__課題 1__: ページに記載されている発明の名称を答えてください。

__ページ__:
::::

(19)【発行国】日本国特許庁(JP)
(12)【公報種別】公開特許公報(A)
(11)【公開番号】P2024142164
(43)【公開日】2024-10-10
(54)【発明の名称】吸排気システム
(51)【国際特許分類】
F01N 3/023 20060101AFI20241003BHJP
【FI】
F01N3/023 K
【審査請求】未請求
【請求項の数】5
【出願形態】OL
(21)【出願番号】P 2023054202
(22)【出願日】2023-03-29
(71)【出願人】
【識別番号】000005348
【氏名又は名称】株式会社SUBARU
(74)【代理人】
【識別番号】110000936
【氏名又は名称】弁理士法人青海国際特許事務所
(72)【発明者】
【氏名】大山 晃
【テーマコード(参考)】
3G190
【Fターム(参考)】
3G190AA02
3G190BA05
3G190CA01
3G190DB05
3G190EA00
3G190EA04
(57)【要約】
【課題】フィルタにおける粒子状物質の堆積状態を適切に推定する。
【解決手段】吸排気システムは、エンジンと、前記エンジンと接続される排気流路と、前記排気流路に設けられるフィルタと、制御装置と、を備え、前記フィルタにおける粒子状物質の堆積量に応じて、前記排気流路における排気抵抗が変化し、前記制御装置は、1つまたは複数のプロセッサと、前記プロセッサに接続される1つまたは複数のメモリと、を有し、前記プロセッサは、前記エンジンの実トルクと目標トルクとの差であるトルク不足分を推定することと、前記トルク不足分の推定結果に基づいて、前記フィルタにおける前記粒子状物質の堆積状態を推定することと、を含む処理を実行する。

::::

__データ一覧__:
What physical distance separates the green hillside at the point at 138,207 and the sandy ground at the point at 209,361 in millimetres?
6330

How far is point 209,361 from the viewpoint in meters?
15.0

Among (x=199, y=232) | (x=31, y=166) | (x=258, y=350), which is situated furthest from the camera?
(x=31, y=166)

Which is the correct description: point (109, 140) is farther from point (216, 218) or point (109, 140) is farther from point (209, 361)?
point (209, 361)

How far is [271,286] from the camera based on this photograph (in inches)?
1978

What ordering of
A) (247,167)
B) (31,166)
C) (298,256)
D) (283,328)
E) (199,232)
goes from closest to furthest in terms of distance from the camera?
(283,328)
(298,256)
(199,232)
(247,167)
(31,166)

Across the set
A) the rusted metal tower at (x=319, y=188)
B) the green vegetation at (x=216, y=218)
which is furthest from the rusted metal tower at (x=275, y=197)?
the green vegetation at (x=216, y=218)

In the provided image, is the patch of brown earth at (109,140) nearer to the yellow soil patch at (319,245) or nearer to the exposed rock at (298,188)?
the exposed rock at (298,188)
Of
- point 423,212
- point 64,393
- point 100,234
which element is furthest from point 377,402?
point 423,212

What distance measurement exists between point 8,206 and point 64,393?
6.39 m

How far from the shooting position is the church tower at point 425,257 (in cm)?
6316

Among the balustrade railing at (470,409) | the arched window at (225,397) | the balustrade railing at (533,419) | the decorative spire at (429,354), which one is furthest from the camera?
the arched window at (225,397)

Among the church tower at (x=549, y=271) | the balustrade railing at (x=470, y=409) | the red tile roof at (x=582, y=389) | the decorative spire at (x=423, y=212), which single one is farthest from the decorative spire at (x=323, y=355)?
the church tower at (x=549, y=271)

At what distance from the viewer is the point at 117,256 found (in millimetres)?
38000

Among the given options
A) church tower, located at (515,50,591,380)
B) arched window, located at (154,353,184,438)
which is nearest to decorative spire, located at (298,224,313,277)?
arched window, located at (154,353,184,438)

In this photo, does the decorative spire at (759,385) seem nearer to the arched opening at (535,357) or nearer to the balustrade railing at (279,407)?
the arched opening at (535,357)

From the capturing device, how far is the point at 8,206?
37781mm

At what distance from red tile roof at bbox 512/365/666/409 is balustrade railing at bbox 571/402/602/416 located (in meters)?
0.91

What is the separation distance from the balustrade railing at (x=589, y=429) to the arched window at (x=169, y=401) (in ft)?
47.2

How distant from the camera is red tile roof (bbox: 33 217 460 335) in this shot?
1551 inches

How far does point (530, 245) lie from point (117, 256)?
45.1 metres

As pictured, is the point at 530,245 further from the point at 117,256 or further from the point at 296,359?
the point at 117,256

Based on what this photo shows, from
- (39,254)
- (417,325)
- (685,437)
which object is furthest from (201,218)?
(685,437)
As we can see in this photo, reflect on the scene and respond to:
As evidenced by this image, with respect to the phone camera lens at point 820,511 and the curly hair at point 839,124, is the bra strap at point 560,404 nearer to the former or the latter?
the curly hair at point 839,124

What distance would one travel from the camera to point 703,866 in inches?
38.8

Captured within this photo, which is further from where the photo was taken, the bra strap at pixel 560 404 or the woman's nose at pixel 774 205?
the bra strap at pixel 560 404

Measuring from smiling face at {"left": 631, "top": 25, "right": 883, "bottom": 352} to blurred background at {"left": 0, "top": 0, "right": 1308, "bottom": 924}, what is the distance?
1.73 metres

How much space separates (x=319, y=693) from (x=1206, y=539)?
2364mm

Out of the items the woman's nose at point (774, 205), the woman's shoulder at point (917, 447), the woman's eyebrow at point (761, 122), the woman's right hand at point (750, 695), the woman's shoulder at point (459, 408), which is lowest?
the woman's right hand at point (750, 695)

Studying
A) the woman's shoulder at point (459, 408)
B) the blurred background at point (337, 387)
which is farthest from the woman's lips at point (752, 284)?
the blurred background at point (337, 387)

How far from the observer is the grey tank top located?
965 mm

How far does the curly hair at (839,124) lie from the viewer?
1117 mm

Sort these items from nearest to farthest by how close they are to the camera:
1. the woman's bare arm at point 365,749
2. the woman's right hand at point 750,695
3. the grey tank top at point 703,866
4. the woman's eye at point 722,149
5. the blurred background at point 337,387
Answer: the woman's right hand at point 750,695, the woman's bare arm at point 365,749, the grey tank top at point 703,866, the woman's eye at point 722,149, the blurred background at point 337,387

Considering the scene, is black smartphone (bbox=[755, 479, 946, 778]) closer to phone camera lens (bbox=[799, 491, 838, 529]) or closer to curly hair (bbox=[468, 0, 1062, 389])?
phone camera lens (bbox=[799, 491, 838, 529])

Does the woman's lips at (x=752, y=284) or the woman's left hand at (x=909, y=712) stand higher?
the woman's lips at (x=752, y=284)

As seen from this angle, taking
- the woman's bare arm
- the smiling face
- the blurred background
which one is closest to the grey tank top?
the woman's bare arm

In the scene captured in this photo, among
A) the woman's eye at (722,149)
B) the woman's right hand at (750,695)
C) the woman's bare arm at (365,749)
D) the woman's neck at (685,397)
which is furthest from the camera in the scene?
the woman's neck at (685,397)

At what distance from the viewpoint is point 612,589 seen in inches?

::::

__課題 2__: エントリの中で文字列「nose」を含む行がいくつあるか、数字だけで報告してください。大文字と小文字は区別します。

__実行結果 1__: 吸排気システム

__実行結果 2__: 2